Enfatize-se uma vez mais que não há ainda conteúdo moral nesse egoísmo original. Mas também ainda não há humanidade e, portanto, ainda não há ética. Mas é dessa vida feliz como gozo do mundo que afeta a pele, que poderá ter origem a sensibilidade. Sensibilidade aqui pensada como sensualidade que nasce na pele que é tocada, das coisas do mundo que são possuídas como satisfação do corpo. Escreve Levinas: “A sensibilidade que descrevemos a partir do gozo do elemento não pertence à ordem do pensamento, mas àquela do sentimento, isto é, da afetividade que dá calafrios ao egoísmo do eu.” E, logo a seguir, completa acentuando o caráter sensual: “Não se conhece, mas vivem-se as qualidades sensíveis: o verde das folhas, a vermelhidão de um pôr-do-sol.” (LEVINAS, 2008, p. 119). Observe-se que tudo isso ainda é anterior à consciência e, portanto, não há intencionalidade. Em lugar de qualquer intencionalidade essa sensibilidade guarda uma dimensão de passividade de quem é afetado pelo mundo e em que se desperta o desejo.

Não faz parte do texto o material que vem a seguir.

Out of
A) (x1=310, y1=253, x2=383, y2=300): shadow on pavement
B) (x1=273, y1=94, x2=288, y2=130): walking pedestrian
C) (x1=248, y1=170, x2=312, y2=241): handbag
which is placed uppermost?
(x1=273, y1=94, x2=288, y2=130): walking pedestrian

Cabe acentuar que está sendo apresentada uma ideia de subjetividade que se origina no prazer de gozar a vida. E cabe também lembrar que todo o prazer é finito. E porque finda o prazer sentido é que se deseja gozá-lo novamente. Assim acontece com a fome – gozo na satisfação da necessidade – que, quando saciada, renascerá como desejo de nova satisfação em voltar a saciar-se. E também assim como a carícia sobre a pele não faz desaparecer o desejo, mas incita a desejar nova carícia. É, pois, a finitude do gozo que torna premente perpetuá-lo como duração. A relação com o mundo, então, é temporal e guarda na finitude do prazer um sentido de existir.

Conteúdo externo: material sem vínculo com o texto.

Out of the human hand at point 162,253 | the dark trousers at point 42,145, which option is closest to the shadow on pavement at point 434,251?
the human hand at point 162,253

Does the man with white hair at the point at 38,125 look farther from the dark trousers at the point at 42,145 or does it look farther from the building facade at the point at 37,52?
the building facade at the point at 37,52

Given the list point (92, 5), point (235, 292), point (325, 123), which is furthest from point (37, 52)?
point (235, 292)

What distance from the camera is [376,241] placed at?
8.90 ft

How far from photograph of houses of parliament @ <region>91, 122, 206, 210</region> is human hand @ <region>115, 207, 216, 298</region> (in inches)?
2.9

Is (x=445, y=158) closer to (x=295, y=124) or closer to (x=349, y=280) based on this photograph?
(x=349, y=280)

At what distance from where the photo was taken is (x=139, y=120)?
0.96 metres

Em Levinas a vida feliz guarda em si uma condição paradoxal em relação à constituição da subjetividade: se, no egoísmo da saciedade com a posse das coisas há espaço para a violência como modo de resistir ao mundo e às estranhezas (como a atitude de Caim), é preciso também considerar que será essa vida feliz que abrirá a possibilidade do nascimento de uma tal sensibilidade que permitirá ao Outro agora se mostrar em sua alteridade. Observe-se que resistência e sensibilidade estão na gênese da subjetividade levinasiana: a primeira como manutenção do eu em si, a segunda como possibilidade de abertura à exterioridade. A sensibilidade está para além da resistência, mas só se afirma porque há resistência. O que se poderá chamar de subjetividade ética e acolhimento a outrem, em Levinas, só é possível num Eu seguro de si. E a sensibilidade atua nessa passagem do Eu centrado em si para a já referida abertura à exterioridade. Segundo Levinas, da sensibilidade brota um desejo para além da saciedade, um desejo pelo que não se pode possuir e, por isso, movimento de abertura à estranheza. E é nessa dimensão que a ética e a humanidade terão vez. Na constituição subjetiva a sensibilidade possibilita a humanidade do homem e, por conseguinte, a ética.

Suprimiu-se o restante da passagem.